— Tasks to perform —
1. In the forum thread on favorite Mac hardware, how many CDs does alexrd say the AudioTron makes instantly accessible?
2. Go on with the forum thread on favorite Mac hardware from the point where it stops.

# What's your most treasured bit-o-hardware?



## themacko (Nov 14, 2002)

It can be anything but your Mac itself.  It can be a digital camera, printer, mouse, ANYTHING that connects to or works with your Mac.

My personal favorite is my Canon S100 digital camera.  It's a couple years old and is definately worn, but ban it can take some fantastic pictures and is small enough to be carried anywhere!  I love comming home from a weekend excursion and the first thing I do, before I even unpack or (sometimes) even shower, is plug my camera in and download the images into iPhoto.


----------



## edX (Nov 14, 2002)

my wacom graphire2 - i often wonder what i did without it. 

i also like my cheap little digital camera a lot, but it doesn't get used everyday like the graphire tablet.


----------



## Jason (Nov 14, 2002)

either my nikon coolpix 5000 or epson 1280 printer

hmm

or my new ibook, since my g4 is "my mac"


----------



## cq107 (Nov 15, 2002)

MY Windows XP gaming rig... lol
it connects to my mac... FTP, and SMB....

I think my S200 is the coolest... Great little camera...


----------



## Inline_guy (Nov 15, 2002)

My iPod.


Matthew


----------



## scruffy (Nov 15, 2002)

my kinesis contoured ergonomic keyboard.  I put a picture up, cause it's a weird looking critter.


----------



## alexrd (Nov 15, 2002)

Without a question, my AudioTron. This thing has totally changed my music listening habbits. All 800+ of my CDs are now instantly accessable, either song by song, or via what I like to call "super-mega-random." Sleek, stylish, convenient, and sounds friggin great on my stereo rig.

-alex.


----------



## Decado (Nov 15, 2002)

It has to be my pioneer stereo amplifier SA-6300 with the pioneer stereo cassette tape deck and pioneer stereo tuner. brushed steel, i think they are from either the seventies or early eighties. have them connected to my eMac, and stupid people who have not seen an iMac or eMac before think that they are the computer . to the pioneer-kit i have six 50w speakers (my apartment is only 35m2 so it's pretty much)


----------



## kendall (Nov 16, 2002)

I like my Netgear router and wireless access point.  AirPort eat your heart out! 

$200 less and it does twice as much.


----------



## gringo (Nov 16, 2002)

Without any question, the iPod is IT !

It being useful for enjoyment and file transfer for work !

never spend a day without one !


----------



## MacLuv (Nov 16, 2002)




----------



## Hypernate (Nov 17, 2002)

Well,. it's not really mine... it's on the iMac at school in the photography studio, but it's the Nickon CoolScan film scanner, and teh Epson 1290 printer.


----------



## stationer (Nov 17, 2002)

My plain, old-fashioned 100Mb ZIP drive. It allows me to backup data, transfer data between my iBook and my iMac, take files with me wherever I go.  I have an older IXLA digital camera for which I can find no driver for OS X; so I download the pictures to my iBook (which still runs 9.2) and transfer them to iPhoto on my iMac using a ZIP disk. The ZIP drive is a work horse for my everyday needs, and I don't have to think about it.  It is just there and I use it.

— Recorded data —

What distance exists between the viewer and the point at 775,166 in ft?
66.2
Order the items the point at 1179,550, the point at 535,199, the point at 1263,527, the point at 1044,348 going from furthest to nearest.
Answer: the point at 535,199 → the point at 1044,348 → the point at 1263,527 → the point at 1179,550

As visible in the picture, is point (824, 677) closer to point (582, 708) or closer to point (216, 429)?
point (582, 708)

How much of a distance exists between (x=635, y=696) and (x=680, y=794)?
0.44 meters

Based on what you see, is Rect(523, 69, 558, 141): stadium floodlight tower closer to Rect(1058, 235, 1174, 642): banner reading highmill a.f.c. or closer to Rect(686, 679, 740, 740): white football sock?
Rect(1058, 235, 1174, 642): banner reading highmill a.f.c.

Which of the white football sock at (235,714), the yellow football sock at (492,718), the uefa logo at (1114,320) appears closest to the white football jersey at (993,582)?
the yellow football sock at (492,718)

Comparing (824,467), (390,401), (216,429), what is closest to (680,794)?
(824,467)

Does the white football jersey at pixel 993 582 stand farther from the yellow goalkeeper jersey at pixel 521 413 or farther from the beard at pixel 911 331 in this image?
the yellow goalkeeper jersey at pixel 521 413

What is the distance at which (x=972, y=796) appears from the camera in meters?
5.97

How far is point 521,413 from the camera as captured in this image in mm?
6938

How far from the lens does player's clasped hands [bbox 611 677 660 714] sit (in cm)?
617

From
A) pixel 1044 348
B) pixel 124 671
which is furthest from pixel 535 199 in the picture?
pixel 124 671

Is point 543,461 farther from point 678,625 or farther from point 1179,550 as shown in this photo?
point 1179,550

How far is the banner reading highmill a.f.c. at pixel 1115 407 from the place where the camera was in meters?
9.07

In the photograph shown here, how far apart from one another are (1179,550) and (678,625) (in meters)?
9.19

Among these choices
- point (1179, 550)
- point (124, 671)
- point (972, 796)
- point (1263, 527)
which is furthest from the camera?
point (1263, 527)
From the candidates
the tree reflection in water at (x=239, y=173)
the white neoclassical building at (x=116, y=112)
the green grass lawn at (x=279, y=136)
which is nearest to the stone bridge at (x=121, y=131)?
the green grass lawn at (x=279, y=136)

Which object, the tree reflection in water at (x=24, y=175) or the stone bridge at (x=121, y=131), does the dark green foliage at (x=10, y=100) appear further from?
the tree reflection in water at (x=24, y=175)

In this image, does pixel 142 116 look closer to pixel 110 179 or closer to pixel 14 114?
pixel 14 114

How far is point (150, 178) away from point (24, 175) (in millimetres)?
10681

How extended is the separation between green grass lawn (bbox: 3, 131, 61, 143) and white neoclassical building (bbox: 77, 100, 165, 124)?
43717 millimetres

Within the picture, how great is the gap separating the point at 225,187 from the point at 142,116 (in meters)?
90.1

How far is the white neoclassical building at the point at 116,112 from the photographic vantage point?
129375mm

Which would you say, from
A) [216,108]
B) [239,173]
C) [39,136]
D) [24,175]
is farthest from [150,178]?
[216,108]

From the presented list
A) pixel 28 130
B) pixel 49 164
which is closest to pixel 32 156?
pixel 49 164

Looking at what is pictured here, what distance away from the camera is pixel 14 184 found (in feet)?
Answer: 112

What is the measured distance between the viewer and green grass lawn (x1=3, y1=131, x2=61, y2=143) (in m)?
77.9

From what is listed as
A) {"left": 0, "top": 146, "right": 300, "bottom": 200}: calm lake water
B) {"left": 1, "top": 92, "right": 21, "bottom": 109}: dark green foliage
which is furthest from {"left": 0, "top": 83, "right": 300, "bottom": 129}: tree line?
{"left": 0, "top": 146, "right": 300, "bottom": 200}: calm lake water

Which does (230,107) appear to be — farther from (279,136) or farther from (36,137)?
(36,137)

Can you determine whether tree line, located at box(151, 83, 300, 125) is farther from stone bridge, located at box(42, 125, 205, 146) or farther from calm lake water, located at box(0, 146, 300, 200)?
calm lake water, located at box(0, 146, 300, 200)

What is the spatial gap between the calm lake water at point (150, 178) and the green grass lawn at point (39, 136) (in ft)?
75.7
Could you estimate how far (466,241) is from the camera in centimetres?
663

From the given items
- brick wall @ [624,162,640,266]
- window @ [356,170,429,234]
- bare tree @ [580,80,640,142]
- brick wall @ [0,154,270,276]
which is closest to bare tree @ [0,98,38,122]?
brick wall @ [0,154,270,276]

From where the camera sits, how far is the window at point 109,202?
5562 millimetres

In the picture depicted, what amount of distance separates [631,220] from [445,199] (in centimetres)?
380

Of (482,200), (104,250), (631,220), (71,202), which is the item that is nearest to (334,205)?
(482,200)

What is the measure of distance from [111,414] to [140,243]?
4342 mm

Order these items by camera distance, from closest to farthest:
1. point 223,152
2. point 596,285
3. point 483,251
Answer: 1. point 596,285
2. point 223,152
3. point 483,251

— Outputs —
1. More than 800 (800+).

2.
----------



## karavite (Nov 18, 2002)

With all my $$$ junk, I have to say my logitech 2 button cordless mouse is what I appreciate the most every time I use my Mac.


----------



## adambyte (Nov 18, 2002)

Although it's my iPod, I also have to mention the piece of hardware I take for granted: My cheap-o $16 IBM Optical Scroll mouse. 2 buttons and a wheel. Macs may come with one button for simplicity, but once you become a power user, you need more power at your fingertips... literally.


----------



## paracord (Nov 18, 2002)

My AKG k240m headphones. After using them for awhile then trying to listen to my stereo with the speakers, speakers got thrown right out the window.


----------



## X Rocks (Nov 20, 2002)

its small but its the handiest thing I own.  One of my best friends got it for me for my b-day.   A 32MB flashdrive has made things around school 100 times easier.

I have a new g4 DP 867 and of course no floppy drive (which i've never regretted).  However, I did miss the versatility of a 1.4MB floppy disk for portability to computer labs to print.  However with this thumbdrive, things are going great.


I love it.  And now it is very easy for we to transfer essential files from school to home  or whereever I travel


----------



## Factor41 (Nov 22, 2002)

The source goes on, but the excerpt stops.